Contudo, infelizmente, o episódio não parou ali. E agora com Simmons desaparecida, Fitz e Coulson presos nas caixas ou simplesmente apagados da existência, Eli superpoderoso e Mace sem ninguém para servir de oposição, não dá se quer para imaginar o que acontecerá a seguir. E não podemos esquecer que May está com o Darkhold… será que a agente mais letal da S.H.I.E.L.D. vai ser seduzida pelo poder?
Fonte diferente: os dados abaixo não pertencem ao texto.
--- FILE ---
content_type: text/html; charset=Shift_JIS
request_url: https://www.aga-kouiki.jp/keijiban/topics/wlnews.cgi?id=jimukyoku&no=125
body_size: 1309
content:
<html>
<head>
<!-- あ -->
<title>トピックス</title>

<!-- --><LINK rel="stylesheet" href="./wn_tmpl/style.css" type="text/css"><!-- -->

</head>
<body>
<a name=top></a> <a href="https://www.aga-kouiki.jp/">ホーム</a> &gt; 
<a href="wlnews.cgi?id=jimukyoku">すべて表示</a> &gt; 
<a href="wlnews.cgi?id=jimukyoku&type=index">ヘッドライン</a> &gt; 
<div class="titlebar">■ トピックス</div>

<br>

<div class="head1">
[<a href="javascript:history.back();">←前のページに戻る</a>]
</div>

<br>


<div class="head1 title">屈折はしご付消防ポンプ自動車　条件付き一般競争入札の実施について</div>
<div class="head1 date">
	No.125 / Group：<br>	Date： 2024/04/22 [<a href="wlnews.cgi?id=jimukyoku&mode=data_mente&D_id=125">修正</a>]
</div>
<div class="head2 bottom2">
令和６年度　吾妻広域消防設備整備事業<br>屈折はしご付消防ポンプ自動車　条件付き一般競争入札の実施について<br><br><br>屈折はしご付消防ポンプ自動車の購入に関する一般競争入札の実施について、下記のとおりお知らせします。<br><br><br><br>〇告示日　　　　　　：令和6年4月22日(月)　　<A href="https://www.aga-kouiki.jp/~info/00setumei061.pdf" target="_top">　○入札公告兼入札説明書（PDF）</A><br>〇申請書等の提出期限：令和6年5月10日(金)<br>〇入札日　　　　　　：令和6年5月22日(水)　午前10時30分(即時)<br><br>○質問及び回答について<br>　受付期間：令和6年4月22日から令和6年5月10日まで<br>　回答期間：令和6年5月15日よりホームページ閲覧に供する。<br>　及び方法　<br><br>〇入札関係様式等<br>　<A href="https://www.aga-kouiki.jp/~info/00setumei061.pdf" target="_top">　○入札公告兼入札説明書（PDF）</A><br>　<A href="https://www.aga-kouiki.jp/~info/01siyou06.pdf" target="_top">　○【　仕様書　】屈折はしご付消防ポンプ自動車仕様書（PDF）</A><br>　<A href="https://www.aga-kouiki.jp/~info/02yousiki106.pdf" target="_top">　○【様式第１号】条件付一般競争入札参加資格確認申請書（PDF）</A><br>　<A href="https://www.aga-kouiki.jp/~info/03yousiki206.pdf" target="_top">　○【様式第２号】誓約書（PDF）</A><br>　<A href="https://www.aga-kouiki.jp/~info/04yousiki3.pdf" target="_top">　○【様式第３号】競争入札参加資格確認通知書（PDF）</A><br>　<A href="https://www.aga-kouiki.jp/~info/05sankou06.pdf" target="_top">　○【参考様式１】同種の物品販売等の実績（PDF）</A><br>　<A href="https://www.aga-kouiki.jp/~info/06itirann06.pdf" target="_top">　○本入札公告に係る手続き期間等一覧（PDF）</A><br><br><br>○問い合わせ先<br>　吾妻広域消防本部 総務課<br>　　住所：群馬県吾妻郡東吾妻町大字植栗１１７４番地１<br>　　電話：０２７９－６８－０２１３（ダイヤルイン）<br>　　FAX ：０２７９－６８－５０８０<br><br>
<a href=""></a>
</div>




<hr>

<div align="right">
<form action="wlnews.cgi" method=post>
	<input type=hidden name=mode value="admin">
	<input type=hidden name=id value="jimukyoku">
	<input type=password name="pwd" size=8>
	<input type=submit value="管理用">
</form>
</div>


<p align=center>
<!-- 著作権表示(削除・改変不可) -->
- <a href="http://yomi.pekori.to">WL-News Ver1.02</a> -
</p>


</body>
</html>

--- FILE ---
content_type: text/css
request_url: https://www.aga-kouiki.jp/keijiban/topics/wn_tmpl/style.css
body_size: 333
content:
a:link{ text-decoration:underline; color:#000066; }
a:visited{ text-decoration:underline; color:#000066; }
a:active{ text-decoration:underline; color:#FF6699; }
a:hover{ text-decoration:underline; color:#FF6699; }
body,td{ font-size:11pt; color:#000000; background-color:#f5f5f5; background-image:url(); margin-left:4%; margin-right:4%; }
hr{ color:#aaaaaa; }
E onde está Radcliffe e seus L.M.D.’s?

Enfim, todas essas – ou pelo menos algumas delas – respostas nos aguardam no próximo episódio. See ya!

P.S.: Não sei se foi planejado como um alívio cômico, mas decididamente foi hilária a conversa sobre os fugitivos com o singular e plural de goose.

P.S. 2.: Isodyne e SSR? Mais alguém sentindo muita saudade de Peggy Carter?

P.S. 3.: Todo mundo pegou essas referências ao Hulk? Toda essa coisa de “o outro cara” me fez sentir como se estivesse num “extra” do primeiro Avengers.